REQUEST:
Can you copy out the text of every record below word for word, without the pictures?

PROVIDED DATA:
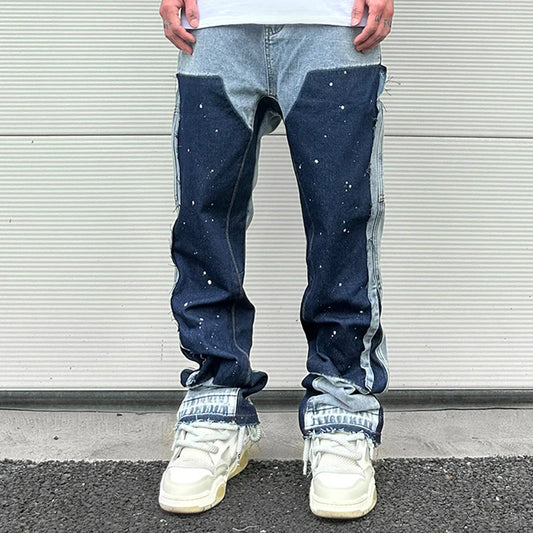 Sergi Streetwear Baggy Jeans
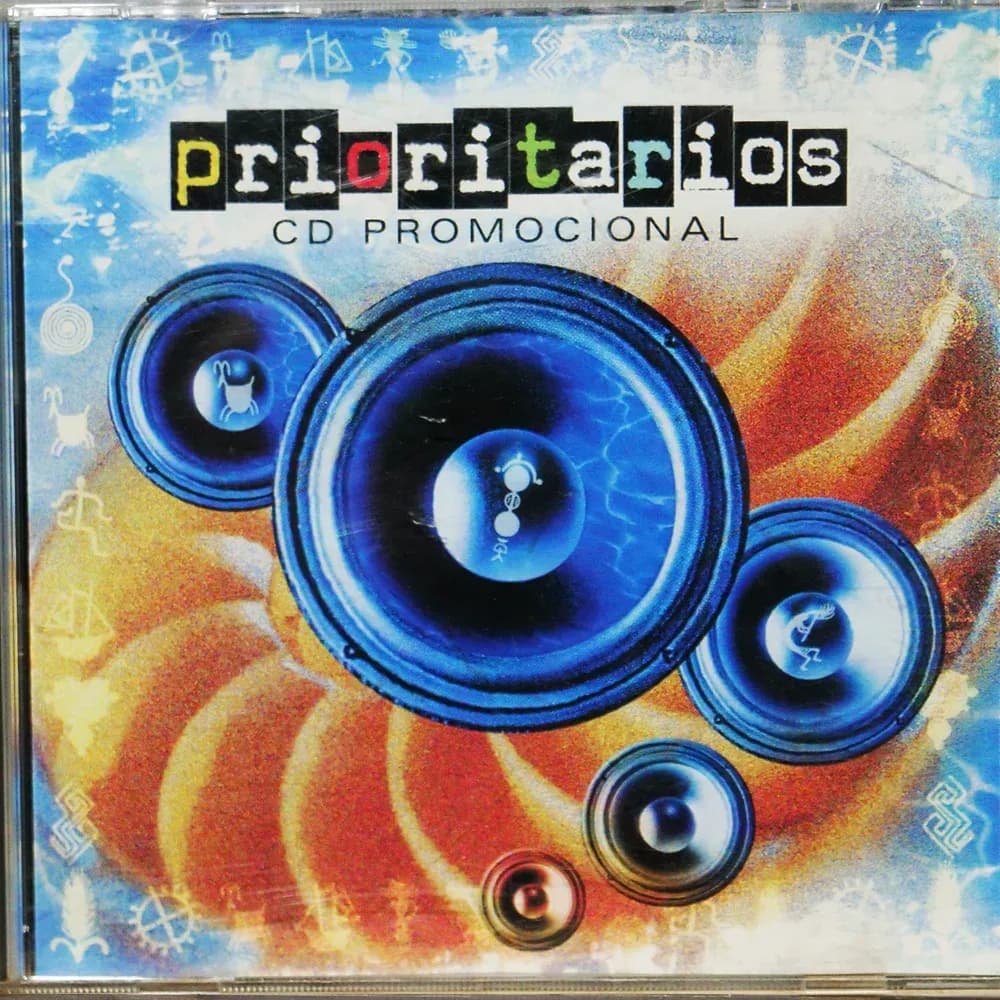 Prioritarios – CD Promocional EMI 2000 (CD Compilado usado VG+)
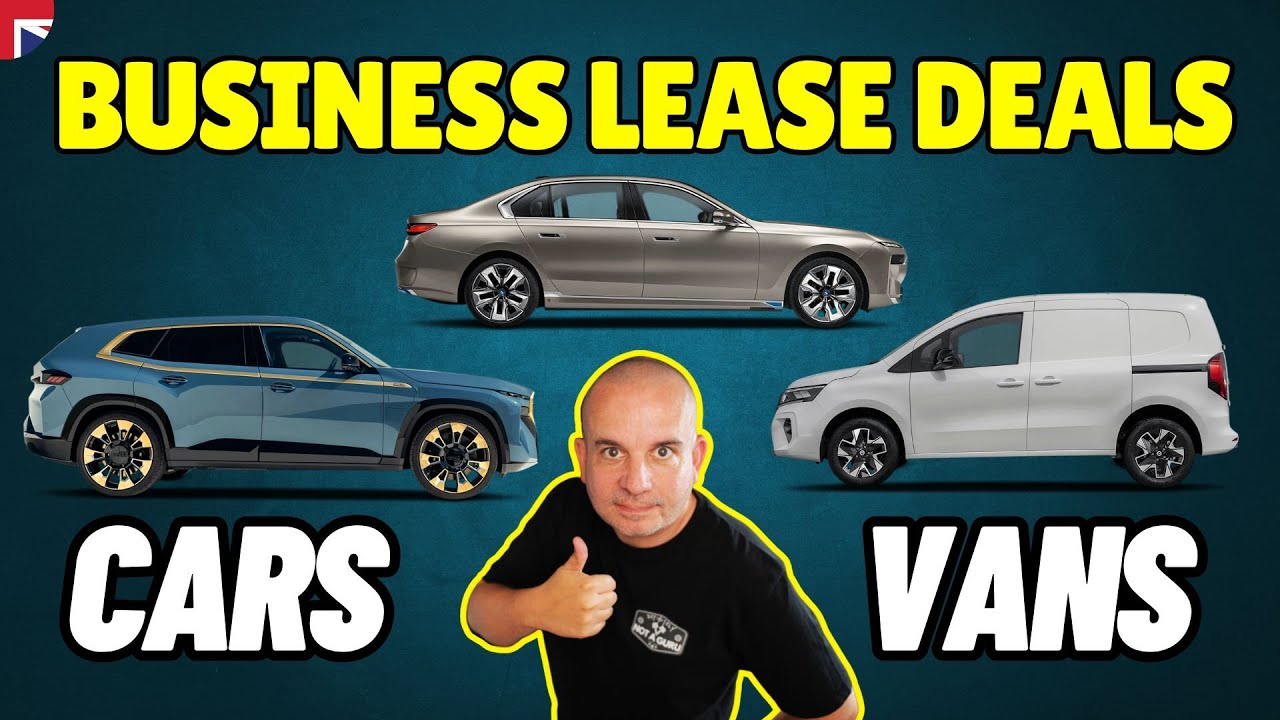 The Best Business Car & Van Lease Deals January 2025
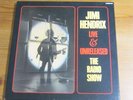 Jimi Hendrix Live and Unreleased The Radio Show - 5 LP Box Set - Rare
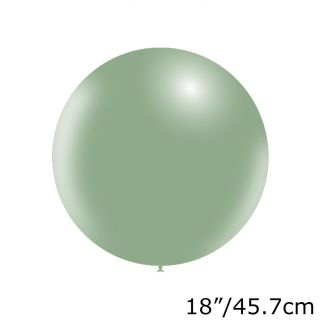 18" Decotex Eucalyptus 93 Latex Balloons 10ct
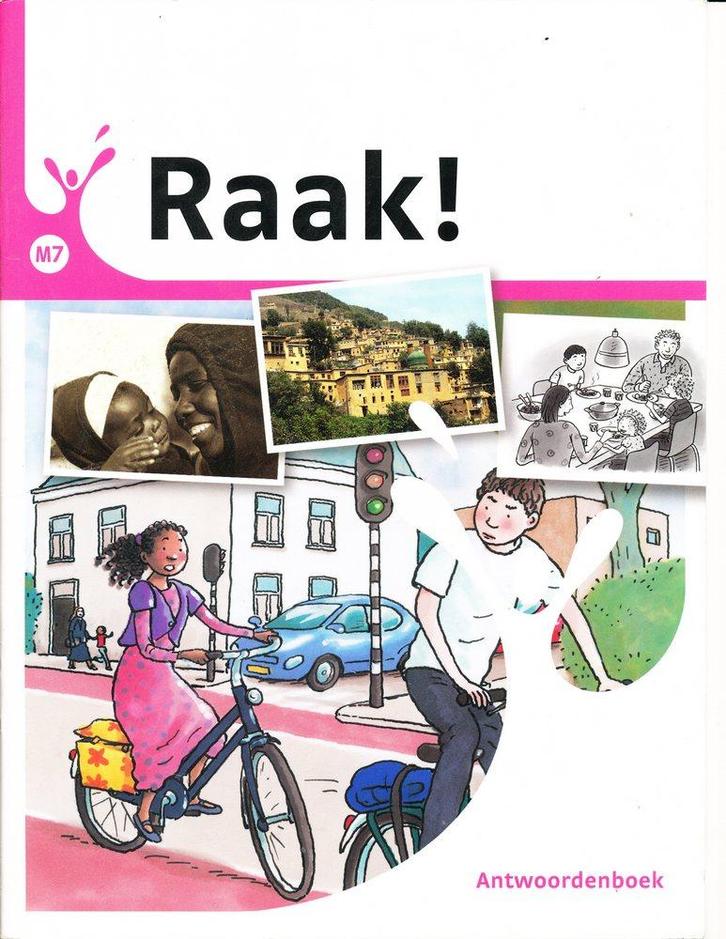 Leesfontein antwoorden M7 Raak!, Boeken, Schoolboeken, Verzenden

EXERCISE RESPONSE:
 Sergi Streetwear Baggy Jeans
 Prioritarios – CD Promocional EMI 2000 (CD Compilado usado VG+)
 The Best Business Car & Van Lease Deals January 2025
 Jimi Hendrix Live and Unreleased The Radio Show - 5 LP Box Set - Rare
 18" Decotex Eucalyptus 93 Latex Balloons 10ct
 Leesfontein antwoorden M7 Raak!, Boeken, Schoolboeken, Verzenden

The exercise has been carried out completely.